Work request 1 :: Name every person mentioned in the passage about the Canadian hockey movie.
Work request 2 :: Resume the passage about the Canadian hockey movie, starting right after its final sentence.

Document passage ::

Hockey – it’s a Canadian as donuts which is why producer David Gross couldn’t help but feel frustration that the quintessential movie about the sport, Slapshot, was made by someone other than a Canadian. And damn it, David Gross was going to do something about it.
Together with producer Jesse Shapira, Gross found screenwriter Evan Goldberg (Pineapple Express, Superbad, The Simpsons) and asked him if he’d like to write a Canadian hockey movie. Turns out that being an expat Canadian, Goldberg had been chomping at the bit to do something about the old country. He liked the idea. He was excited about the idea. He wanted to write the screenplay. There was just one problem – he knew nothing about hockey (a fact that could lose him his citizenship, but we won’t go there right now). So he turned to actor/writer Jay Baruchel.

Available data ::

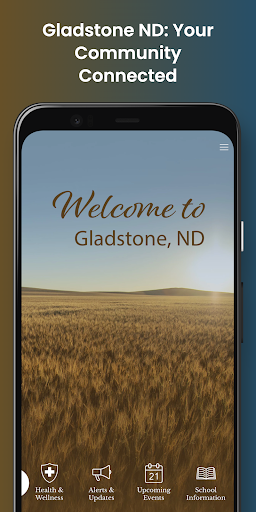 Android application Gladstone ND screenshort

Answer 1 :: David Gross, Jesse Shapira, Evan Goldberg, Jay Baruchel

Answer 2 ::
Now Baruchel is a different story. He’d been weaned on hockey and his time spent in the California sun hadn’t leached that out of his sub-zero Montreal-winter blood. “All of my knowledge or interest in hockey comes from my father,” he said. “I was raised in a household where the Montreal Canadians were effectively our religion: Jewish on Dad’s side, Catholic on Mum’s, all Habs fans. And Dad’s favorite players were always the tough ones, the enforcers – or the goons for lack of a better term: Chris “Knuckles” Nilan, John “Rambo” Kordic, Larry “Big Bird” Robinson, friggin’ Lyle Odelein.”
Baruchel met with Goldberg, Gross and Shapira and everything fell into place. “It was almost five years ago when we finished the first draft,” he said. Writing the script was a bi-coastal process – Goldberg in LA, Baruchel in Montreal. They tweaked it back and forth via email. “Then we brought some other really talented writers into the writers’ room: Kyle Hunter, Ariel Shaffir and my writing partner, Jesse Chabot.” This was teamwork, through and through.
GOON is inspired by the book, Goon: The True Story of an Unlikely Journey and starring Seann William Scottand Liev Schreiber.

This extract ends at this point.